▶ **Extract**:
Going back to 2017 for both budgeted and actual numbers would mean a total of 17 columns—which would become a challenge to fit on the page
The word I’ve heard out of the mayor’s office is: The city council wants these 117 pages in the budget book. Those pages reportedly took five people working long hours over many days to create.
It reflects poorly on a majority of the council that they have requested information in a form that is practically useless, when a better solution is not just possible—it’s one that the B Square has already almost completely implemented.
(In 2017, the animal shelter had $1,033 in its budget for postage and spent just $755.49 of it.)
Building a better budget comb—one with lots of teeth
The city’s online financial system offers a one-click download for the whole dataset that councilmembers should insist that the administration provide to them in a usable spreadsheet. Visit the data page of that system, and download the “operating” data.
That’s the raw data, which can be imported into a spreadsheet for building whatever pivot tables anyone likes. Here’s a link: Google Sheet of COB operating data 2017-2024.
That shared Google Sheet includes a pre-built pivot table that provides data in virtually the same format as the 117 pages in the budget book. But the spreadsheet includes budgeted and actuals back to 2017, plus year-to-date numbers for 2024. It’s the tab labeled “By Department ALL Departments.”
The only thing the Google Sheet is missing is a column for the proposed 2025 numbers.
That’s where city controller Jessica McClellan has already helped this cause—by responding to a B Square request for data in a better format by providing some 2025 proposed numbers, together with corresponding adopted 2024 figures, in a spreadsheet.
There are still a few pieces missing from McClellan’s data, which prevented merging everything. But even as a standalone dataset, it is a big improvement over the 117 pages in the budget book. Here’s a link: Google Sheet of 2025 compared to 2024 adopted numbers.
Using the better budget comb, to part money in a straight line
Over the last few years, The B Square has worked enough with the numbers to see that for items like advertising, printing, postage, exterminator services—and a raft of other similar, less glorious expenditure items—the proposed budget number for a given year is typically a simple carryover from last year’s budgeted number.
Why should a department put $1,500 in the budget every year for exterminator services, including this year, when the only actual expenditure in the last eight years came in 2017—for $85?
To test out the better budget comb, The B Square excluded the categories of capital and personnel, excluded parks and recreation and utilities, and chose just a subset of the account lines in services and supplies.
For each line, The B Square then calculated the average of expenditures for the last three full years (2021, 2022, and 2023) and the average of adopted budgeted amounts. The B Square then took the 2024 approved amount and subtracted 66 percent of the difference between adopted and actual expenditures, and set that number as the “formula budget” for 2025.
The 66 percent is arbitrary. The idea was to start ratcheting the budgeted numbers down to something closer to the actual need. For the case of the example using exterminator services, the “formula budget” works out to $510 instead of $1,500.
It’s worth noting that for many items, the 2025 proposed budget is less than the 2024 budget, or even less than the “formula budget.“ So it’s not the case that every adopted 2024 number has been carried over thoughtlessly by the Thomson administration to the 2025 proposal.

▶ **Spatial reasoning records**:
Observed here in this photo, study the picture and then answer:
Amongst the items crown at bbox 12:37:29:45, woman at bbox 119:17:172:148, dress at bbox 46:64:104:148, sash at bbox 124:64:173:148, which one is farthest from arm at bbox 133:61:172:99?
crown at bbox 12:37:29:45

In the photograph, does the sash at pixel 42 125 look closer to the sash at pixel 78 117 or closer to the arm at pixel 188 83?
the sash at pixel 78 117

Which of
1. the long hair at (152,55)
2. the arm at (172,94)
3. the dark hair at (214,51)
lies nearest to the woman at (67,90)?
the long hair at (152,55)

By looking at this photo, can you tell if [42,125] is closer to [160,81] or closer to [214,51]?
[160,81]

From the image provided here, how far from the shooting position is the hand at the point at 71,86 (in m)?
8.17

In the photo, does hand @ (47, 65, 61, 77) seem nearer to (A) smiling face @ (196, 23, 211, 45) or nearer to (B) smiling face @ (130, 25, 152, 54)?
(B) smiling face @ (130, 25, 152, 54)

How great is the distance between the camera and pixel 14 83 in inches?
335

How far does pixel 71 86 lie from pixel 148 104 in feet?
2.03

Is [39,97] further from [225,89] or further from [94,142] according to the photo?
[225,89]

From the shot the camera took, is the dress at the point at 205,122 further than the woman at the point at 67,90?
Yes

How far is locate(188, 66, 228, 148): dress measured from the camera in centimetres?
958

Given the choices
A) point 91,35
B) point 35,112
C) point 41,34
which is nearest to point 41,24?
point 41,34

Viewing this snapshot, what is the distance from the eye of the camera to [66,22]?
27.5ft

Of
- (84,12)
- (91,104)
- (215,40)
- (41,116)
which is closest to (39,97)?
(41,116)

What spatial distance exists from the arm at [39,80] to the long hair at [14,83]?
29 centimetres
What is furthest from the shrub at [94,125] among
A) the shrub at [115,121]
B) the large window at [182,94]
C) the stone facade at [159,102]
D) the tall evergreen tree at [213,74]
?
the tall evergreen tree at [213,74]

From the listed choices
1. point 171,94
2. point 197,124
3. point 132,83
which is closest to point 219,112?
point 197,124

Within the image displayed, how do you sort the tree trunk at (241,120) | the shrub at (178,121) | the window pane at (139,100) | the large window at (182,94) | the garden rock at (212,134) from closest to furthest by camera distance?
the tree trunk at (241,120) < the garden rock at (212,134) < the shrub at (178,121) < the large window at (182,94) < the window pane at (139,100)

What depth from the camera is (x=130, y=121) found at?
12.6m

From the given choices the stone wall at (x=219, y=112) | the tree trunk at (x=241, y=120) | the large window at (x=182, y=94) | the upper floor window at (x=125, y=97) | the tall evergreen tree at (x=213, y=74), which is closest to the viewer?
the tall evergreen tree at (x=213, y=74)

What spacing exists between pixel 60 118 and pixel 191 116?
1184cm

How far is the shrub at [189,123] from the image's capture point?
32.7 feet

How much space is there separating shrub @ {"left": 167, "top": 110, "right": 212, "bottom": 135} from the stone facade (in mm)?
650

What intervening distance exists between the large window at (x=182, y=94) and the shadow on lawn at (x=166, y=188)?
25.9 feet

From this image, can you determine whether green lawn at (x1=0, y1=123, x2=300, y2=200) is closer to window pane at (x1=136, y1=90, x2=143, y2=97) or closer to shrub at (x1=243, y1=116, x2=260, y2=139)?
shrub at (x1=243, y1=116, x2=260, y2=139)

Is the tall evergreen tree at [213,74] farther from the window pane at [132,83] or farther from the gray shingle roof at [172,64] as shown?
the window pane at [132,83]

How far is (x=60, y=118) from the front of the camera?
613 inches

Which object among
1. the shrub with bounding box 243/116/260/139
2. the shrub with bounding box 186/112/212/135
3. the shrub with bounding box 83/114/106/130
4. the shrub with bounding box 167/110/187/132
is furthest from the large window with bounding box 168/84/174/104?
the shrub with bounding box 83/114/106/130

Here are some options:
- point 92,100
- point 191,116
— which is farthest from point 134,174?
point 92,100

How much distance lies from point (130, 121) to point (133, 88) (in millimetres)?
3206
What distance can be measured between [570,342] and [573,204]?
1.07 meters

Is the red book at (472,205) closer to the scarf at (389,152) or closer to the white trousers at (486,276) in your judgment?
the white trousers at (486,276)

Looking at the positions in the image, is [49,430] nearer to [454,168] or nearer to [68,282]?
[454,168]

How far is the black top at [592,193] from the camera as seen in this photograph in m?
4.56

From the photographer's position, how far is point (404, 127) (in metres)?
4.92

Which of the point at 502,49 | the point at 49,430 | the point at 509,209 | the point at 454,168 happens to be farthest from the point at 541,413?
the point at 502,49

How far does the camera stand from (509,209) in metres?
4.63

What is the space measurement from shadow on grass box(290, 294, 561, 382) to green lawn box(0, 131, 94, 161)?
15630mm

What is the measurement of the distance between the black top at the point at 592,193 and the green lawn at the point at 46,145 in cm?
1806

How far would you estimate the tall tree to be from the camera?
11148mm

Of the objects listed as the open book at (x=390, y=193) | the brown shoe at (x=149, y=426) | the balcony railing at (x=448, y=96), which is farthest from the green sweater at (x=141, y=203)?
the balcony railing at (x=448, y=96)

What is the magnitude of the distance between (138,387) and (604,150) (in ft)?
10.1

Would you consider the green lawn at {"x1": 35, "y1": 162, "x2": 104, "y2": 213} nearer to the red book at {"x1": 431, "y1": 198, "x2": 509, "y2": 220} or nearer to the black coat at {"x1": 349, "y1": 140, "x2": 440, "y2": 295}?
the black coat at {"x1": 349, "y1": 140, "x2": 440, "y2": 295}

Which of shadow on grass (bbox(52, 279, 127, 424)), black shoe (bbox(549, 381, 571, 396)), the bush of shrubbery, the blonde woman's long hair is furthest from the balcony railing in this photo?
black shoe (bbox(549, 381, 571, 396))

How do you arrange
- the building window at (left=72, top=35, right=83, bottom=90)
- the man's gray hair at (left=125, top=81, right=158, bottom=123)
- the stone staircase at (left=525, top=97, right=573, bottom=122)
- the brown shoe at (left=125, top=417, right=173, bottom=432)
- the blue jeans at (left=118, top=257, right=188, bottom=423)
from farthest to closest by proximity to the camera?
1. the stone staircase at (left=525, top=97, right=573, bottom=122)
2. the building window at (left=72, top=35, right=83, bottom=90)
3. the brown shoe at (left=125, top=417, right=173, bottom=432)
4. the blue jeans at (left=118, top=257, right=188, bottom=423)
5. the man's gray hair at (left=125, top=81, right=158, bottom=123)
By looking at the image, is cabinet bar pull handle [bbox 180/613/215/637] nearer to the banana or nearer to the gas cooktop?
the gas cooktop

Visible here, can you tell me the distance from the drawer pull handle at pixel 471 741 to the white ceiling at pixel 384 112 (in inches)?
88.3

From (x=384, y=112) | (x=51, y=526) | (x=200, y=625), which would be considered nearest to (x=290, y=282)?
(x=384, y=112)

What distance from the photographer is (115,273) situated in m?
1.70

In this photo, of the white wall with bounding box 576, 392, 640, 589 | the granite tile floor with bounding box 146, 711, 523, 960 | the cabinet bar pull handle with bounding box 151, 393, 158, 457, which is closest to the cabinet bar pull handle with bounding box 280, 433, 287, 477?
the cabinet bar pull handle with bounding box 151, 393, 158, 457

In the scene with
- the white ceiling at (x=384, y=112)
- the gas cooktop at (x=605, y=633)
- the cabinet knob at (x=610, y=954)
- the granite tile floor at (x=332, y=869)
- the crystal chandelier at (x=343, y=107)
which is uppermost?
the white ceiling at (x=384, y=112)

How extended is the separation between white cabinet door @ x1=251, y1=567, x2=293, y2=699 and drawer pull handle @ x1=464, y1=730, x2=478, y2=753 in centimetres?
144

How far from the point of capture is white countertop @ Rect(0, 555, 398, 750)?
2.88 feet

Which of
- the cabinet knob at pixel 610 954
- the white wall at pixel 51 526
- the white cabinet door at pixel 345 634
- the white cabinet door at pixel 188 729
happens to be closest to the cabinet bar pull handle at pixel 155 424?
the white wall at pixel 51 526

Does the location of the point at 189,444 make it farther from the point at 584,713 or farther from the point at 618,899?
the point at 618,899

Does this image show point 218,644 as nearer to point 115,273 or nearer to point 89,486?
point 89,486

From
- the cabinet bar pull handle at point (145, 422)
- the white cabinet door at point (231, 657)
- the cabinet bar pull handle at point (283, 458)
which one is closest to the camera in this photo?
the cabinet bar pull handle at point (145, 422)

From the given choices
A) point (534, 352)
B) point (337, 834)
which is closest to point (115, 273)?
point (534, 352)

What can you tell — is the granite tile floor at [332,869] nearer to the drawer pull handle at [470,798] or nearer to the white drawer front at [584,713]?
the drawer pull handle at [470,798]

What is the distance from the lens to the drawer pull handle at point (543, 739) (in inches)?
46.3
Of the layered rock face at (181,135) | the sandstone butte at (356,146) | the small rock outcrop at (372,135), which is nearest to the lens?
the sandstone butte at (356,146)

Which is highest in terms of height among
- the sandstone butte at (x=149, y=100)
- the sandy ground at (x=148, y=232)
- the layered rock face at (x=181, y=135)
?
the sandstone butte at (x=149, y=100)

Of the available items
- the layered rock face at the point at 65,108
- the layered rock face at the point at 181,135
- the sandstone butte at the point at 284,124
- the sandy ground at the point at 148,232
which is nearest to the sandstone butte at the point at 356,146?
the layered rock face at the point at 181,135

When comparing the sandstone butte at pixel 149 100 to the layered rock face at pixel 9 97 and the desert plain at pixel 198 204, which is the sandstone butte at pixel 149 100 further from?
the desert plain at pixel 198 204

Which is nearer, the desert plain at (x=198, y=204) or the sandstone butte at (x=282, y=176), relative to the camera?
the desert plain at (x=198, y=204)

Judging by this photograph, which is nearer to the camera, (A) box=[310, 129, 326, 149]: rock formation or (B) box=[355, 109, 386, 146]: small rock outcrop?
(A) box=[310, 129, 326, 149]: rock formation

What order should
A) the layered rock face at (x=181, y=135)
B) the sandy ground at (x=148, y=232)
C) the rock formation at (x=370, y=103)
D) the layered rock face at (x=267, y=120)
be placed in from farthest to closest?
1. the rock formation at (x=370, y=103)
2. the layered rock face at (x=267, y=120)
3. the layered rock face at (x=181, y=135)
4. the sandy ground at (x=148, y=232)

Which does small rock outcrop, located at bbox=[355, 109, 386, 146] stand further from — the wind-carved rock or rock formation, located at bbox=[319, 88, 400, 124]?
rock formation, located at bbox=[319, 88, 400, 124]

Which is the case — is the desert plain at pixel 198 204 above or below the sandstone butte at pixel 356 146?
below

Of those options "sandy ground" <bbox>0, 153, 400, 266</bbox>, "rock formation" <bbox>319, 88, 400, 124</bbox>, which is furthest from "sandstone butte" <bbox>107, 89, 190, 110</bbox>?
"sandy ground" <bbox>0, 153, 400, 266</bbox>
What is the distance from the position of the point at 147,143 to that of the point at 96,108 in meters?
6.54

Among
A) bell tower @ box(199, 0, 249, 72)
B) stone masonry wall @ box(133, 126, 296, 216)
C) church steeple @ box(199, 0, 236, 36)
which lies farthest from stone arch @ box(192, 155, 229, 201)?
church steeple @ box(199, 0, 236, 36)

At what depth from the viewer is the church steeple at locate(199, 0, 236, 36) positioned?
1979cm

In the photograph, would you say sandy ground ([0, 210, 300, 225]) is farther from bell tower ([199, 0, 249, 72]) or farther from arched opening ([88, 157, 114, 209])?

▶ **List of tasks**:
1. Write out the passage of the city budget excerpt starting with "The 66 percent" and going on through "the 2025 proposal.".
2. According to the city budget excerpt, what amount does the "formula budget" produce for exterminator services?
3. List the expenditure items that the city budget excerpt names as ones whose proposed budget number is typically carried over from the previous year's budgeted number.

▶ **Complete answers**:
1.
The 66 percent is arbitrary. The idea was to start ratcheting the budgeted numbers down to something closer to the actual need. For the case of the example using exterminator services, the “formula budget” works out to $510 instead of $1,500.
It’s worth noting that for many items, the 2025 proposed budget is less than the 2024 budget, or even less than the “formula budget.“ So it’s not the case that every adopted 2024 number has been carried over thoughtlessly by the Thomson administration to the 2025 proposal.

2. $510, instead of $1,500.

3. Advertising, printing, postage, exterminator services